▸ **Objective**
Quote the lines below exactly, from the one that holds "At what distance from (x=155, y=378)" through the final line of the records, and only those.

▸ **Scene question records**
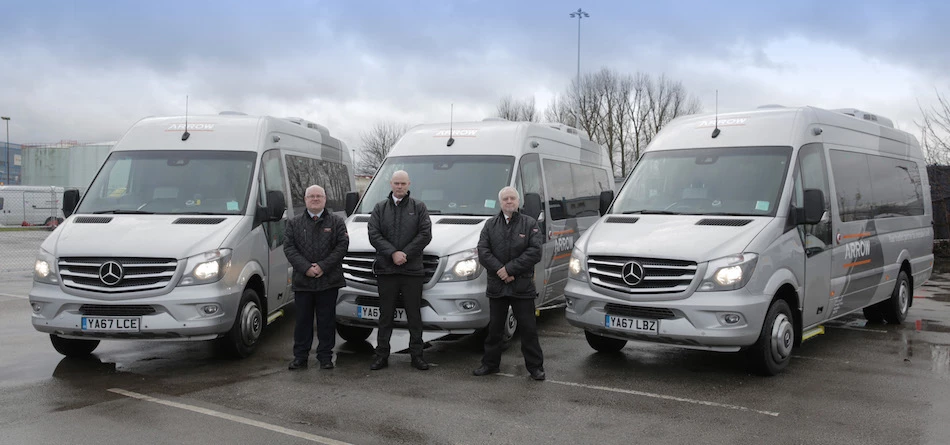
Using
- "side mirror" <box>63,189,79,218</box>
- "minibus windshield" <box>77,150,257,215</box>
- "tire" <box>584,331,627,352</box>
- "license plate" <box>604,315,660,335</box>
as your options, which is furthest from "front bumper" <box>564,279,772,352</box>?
"side mirror" <box>63,189,79,218</box>

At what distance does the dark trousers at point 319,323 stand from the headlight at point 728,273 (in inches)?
140

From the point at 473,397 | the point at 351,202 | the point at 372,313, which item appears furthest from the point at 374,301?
the point at 473,397

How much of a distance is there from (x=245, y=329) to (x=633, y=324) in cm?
392

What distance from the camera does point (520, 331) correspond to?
7531 mm

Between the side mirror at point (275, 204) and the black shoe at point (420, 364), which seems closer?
the black shoe at point (420, 364)

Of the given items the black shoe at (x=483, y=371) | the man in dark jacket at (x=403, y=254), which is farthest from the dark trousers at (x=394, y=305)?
the black shoe at (x=483, y=371)

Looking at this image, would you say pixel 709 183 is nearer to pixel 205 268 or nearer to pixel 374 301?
Answer: pixel 374 301

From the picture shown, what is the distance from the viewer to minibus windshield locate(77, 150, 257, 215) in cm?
848

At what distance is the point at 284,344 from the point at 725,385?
16.1ft

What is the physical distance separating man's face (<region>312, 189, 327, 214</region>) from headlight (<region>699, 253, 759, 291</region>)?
12.0 ft

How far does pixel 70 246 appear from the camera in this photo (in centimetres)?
761

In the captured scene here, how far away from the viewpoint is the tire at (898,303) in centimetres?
1038

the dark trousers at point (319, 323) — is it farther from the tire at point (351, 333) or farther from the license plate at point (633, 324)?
the license plate at point (633, 324)

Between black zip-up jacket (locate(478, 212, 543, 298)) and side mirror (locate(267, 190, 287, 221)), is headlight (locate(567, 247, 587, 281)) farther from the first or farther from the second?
side mirror (locate(267, 190, 287, 221))
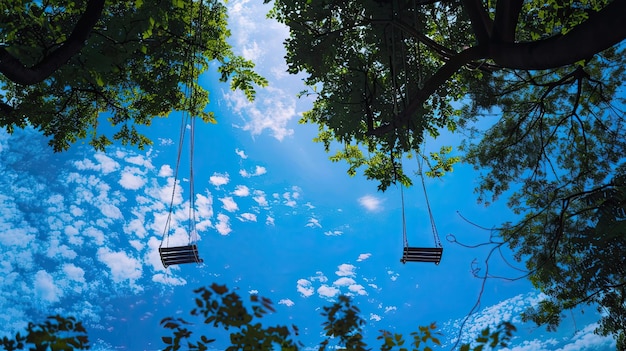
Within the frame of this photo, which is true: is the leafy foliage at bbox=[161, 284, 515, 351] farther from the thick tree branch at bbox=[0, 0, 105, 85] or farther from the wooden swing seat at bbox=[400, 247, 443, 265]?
the wooden swing seat at bbox=[400, 247, 443, 265]

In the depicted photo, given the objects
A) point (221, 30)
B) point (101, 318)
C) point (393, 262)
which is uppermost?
point (393, 262)

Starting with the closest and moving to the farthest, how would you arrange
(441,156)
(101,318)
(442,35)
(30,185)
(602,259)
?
(602,259) → (442,35) → (441,156) → (101,318) → (30,185)

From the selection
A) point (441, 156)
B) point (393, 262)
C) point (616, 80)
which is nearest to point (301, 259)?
point (393, 262)

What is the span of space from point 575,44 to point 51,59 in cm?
403

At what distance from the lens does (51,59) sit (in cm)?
344

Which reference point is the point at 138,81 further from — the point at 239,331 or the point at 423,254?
the point at 239,331

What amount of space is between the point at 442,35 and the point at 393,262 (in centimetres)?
2817

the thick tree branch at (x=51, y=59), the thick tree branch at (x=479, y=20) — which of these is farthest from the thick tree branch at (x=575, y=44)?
the thick tree branch at (x=51, y=59)

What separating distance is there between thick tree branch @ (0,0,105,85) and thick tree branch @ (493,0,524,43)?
3.64m

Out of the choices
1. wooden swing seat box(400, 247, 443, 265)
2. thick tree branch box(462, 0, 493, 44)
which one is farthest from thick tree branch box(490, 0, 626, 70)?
wooden swing seat box(400, 247, 443, 265)

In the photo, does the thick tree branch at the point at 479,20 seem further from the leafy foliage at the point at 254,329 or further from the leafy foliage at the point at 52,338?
the leafy foliage at the point at 52,338

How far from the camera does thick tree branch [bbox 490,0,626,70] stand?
323 cm

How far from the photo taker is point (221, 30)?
29.2 ft

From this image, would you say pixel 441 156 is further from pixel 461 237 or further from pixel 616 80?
pixel 461 237
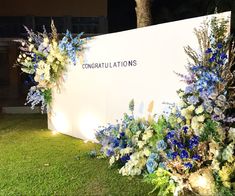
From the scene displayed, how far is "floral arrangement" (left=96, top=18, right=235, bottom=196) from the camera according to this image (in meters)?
4.65

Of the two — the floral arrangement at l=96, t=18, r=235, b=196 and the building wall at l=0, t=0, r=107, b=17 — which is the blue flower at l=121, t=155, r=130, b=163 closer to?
the floral arrangement at l=96, t=18, r=235, b=196

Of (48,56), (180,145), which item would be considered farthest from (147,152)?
(48,56)

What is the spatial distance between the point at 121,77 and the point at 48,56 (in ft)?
6.64

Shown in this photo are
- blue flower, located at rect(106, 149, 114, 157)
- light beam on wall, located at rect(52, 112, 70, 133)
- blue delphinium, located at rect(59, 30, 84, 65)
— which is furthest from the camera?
light beam on wall, located at rect(52, 112, 70, 133)

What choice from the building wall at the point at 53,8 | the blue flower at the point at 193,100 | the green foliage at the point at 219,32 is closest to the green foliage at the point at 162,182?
the blue flower at the point at 193,100

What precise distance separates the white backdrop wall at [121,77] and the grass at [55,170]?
59cm

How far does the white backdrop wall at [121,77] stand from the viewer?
579cm

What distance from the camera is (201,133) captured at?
4.88 meters

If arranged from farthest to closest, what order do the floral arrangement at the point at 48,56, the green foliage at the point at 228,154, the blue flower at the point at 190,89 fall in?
the floral arrangement at the point at 48,56 < the blue flower at the point at 190,89 < the green foliage at the point at 228,154

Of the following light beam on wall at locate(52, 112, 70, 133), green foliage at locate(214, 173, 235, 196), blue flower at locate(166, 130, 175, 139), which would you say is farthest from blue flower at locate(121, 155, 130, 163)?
light beam on wall at locate(52, 112, 70, 133)

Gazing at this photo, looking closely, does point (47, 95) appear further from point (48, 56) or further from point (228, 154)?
point (228, 154)

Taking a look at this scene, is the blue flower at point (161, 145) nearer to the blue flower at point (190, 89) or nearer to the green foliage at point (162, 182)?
the green foliage at point (162, 182)

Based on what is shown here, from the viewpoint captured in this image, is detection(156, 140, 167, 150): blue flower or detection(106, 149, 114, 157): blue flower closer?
detection(156, 140, 167, 150): blue flower

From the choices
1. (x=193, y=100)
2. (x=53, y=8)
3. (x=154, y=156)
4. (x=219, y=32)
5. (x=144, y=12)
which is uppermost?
(x=53, y=8)
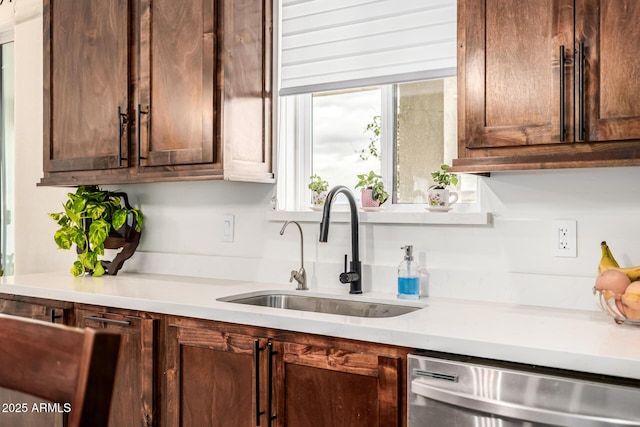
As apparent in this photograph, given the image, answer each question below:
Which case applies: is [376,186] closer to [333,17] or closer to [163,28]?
[333,17]

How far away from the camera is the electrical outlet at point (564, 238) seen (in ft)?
6.20

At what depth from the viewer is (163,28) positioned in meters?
2.44

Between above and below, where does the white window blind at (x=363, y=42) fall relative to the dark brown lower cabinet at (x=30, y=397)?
above

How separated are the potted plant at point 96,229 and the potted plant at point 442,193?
1.46 meters

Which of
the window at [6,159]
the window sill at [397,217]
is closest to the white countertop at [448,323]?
the window sill at [397,217]

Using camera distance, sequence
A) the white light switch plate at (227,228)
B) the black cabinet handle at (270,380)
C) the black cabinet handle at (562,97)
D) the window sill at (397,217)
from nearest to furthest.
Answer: the black cabinet handle at (562,97)
the black cabinet handle at (270,380)
the window sill at (397,217)
the white light switch plate at (227,228)

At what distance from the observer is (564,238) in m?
1.90

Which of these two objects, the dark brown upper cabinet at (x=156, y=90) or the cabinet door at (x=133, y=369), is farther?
the dark brown upper cabinet at (x=156, y=90)

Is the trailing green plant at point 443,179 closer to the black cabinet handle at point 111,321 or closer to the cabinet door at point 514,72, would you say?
the cabinet door at point 514,72

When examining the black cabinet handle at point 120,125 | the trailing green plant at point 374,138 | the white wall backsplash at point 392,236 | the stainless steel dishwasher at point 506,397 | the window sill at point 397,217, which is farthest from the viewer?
the black cabinet handle at point 120,125

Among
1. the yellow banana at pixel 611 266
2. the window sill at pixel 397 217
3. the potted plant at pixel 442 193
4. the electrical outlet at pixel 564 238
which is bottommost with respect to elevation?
the yellow banana at pixel 611 266

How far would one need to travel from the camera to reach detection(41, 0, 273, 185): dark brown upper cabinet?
91.7 inches

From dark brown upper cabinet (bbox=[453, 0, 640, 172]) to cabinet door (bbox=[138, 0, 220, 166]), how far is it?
992 millimetres

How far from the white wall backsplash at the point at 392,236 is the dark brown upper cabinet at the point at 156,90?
1.07 feet
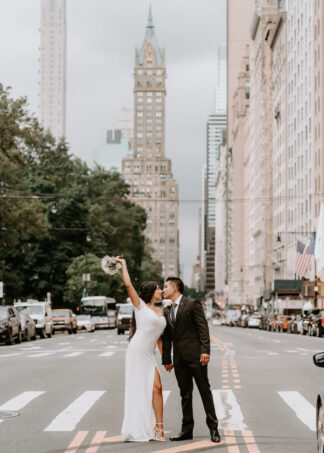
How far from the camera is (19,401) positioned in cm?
1327

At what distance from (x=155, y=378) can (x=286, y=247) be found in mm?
98364

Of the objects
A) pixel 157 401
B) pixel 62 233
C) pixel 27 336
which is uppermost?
pixel 62 233

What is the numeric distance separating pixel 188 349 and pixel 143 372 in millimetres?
569

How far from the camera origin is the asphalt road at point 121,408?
9.09 metres

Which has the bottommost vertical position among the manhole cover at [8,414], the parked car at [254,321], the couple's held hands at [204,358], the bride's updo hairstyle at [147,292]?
the parked car at [254,321]

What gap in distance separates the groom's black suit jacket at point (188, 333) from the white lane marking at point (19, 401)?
4001mm

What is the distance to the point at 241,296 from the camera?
6658 inches

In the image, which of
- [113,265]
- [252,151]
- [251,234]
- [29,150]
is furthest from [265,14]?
[113,265]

▸ **Output of the task**
At what distance from (x=155, y=378) can (x=286, y=247) be found in mm?
98364

Of the objects
A) pixel 157 401
B) pixel 62 233
C) pixel 27 336
which is uppermost?
pixel 62 233

What is the numeric distance separating pixel 188 349 and pixel 143 372 in millimetres?
569

How far from the camera origin is the asphalt road at point 121,408?
9.09 metres

Which has the bottommost vertical position among the manhole cover at [8,414], the parked car at [254,321], the couple's held hands at [204,358], the bride's updo hairstyle at [147,292]?
the parked car at [254,321]

What gap in distance separates the groom's black suit jacket at point (188, 333) from the white lane marking at point (19, 401)?
4001mm

What is the distance to the point at 241,296 from the camera?
6658 inches

In the image, which of
- [113,265]
- [252,151]
- [251,234]
- [29,150]
is furthest from [265,14]?
[113,265]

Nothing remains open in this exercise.